There are two pieces of budget information that I want to share with you this week.
The first is about a $10.8 million reduction in administrative costs that will be implemented over the next few months. At the July E-Board meeting we were asked to make these additional reductions in order to avert some of the service reductions that were in June's 9 percent budget reductions.
This $10.8 million cut represents about 6 percent of our remaining non-program related budget and is on top of the 9 percent cuts made in June and those that we have made throughout the past year.
As you know, the vast majority of our budget goes out into the community (about 85 percent). That's to doctors and hospitals through the Oregon Health Plan, to home health care workers, to foster care providers, to nursing homes. This is important to remember because while we are a large agency, a small portion of our budget stays in Salem or is used to cover our administrative costs. The $10.8 million reduction will be significant.

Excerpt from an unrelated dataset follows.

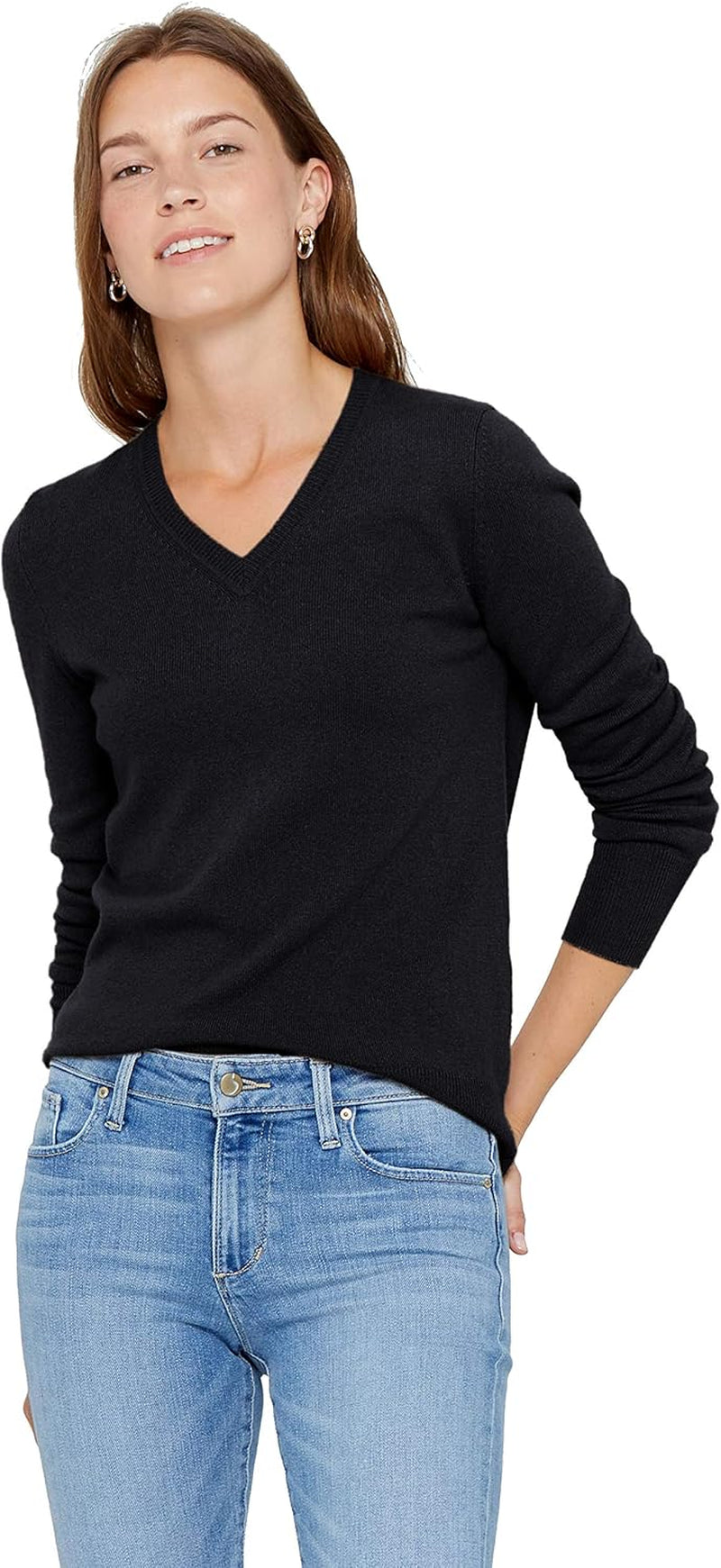 Cashmere Pullover Sweater – Classic Soft Knit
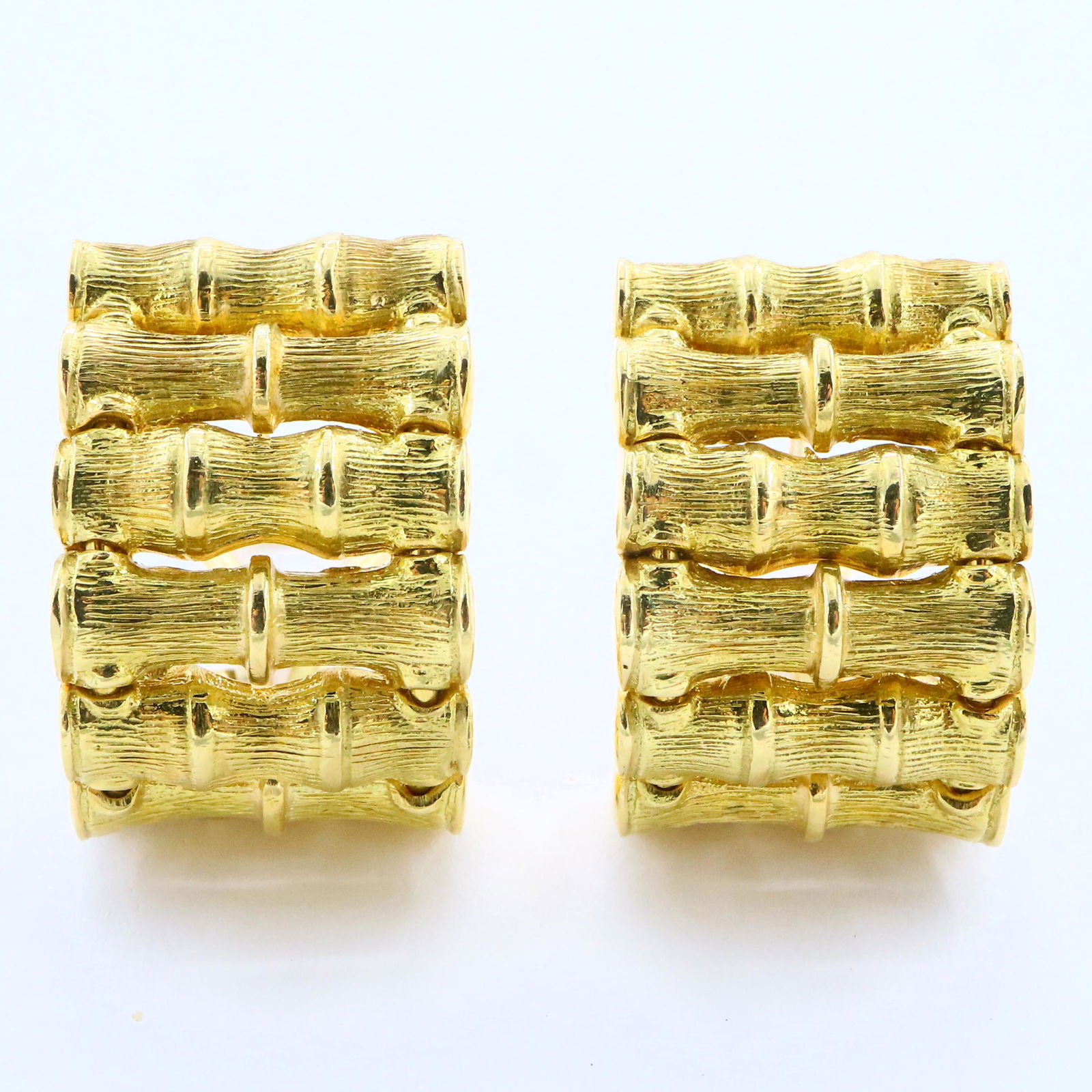 18k Gold Earrings (1 of 2)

We are meeting this budget cut in three ways: We will be reducing management service staff throughout the agency by another 25 people through layoffs or early retirements over the next few months. We worked hard to keep staff reductions to a minimum. As more details about this become available, I will keep you informed. We will also continue to hold vacancies open, and in fact we have more vacancies than we originally anticipated last June so there are some savings there. And we are further tightening expenditures in service and supplies -- such as further reducing travel and reductions in professional services contracts.
The effect of these cuts, frankly, will be two-fold. First, there will be the human toll for those people who lose their jobs. I know this will bring great difficulty to them and their families. Second, it will be more difficult for us to do our jobs. We are already working with a 5 percent workforce reduction, and this will mean there will be even fewer of us to do the work before us in a time when the need for health and human services has never been greater. There will be reduced capacity to meet administrative demands, program oversight and compliance. We will have to make some difficult choices about prioritizing our work and focusing on the most mission-critical tasks. And, of course, we will continue with our efforts of continual improvement started with the Transformation Initiative. This will be key to our ability to manage with fewer staff and financial resources.
The other piece of budget news is that this morning the Governor's office released the next round of budget cuts that came after the fall revenue forecast showed an additional $377 million shortfall. DHS's portion of the newest statewide reduction is $104 million.
However, it has been the intent of legislative leadership and the Governor to use the additional federal Medicaid dollars that the U.S. Congress recently approved to mitigate further reductions to our programs.
This will give us and our clients a reprieve. But as you know, given the volatile economy, there is still the possibility of additional budget reductions coming in the future. Yesterday the employment department announced that the unemployment rate remains unchanged at 10.6 percent. The next economic forecast is in November. That will be the starting point for the difficult budget decisions that will have to be made by the new 2011 Legislature that starts in January.
So while it is good news that we have this reprieve, it doesn't make it any easier for clients and staff affected by the earlier budget reductions. I know that the workforce reductions are going to be hard to deal with. It is also difficult to continue living under the specter that things will get worse before they get better. I wish it were otherwise. As always I will continue to keep you informed in a world of continuing and rapid change.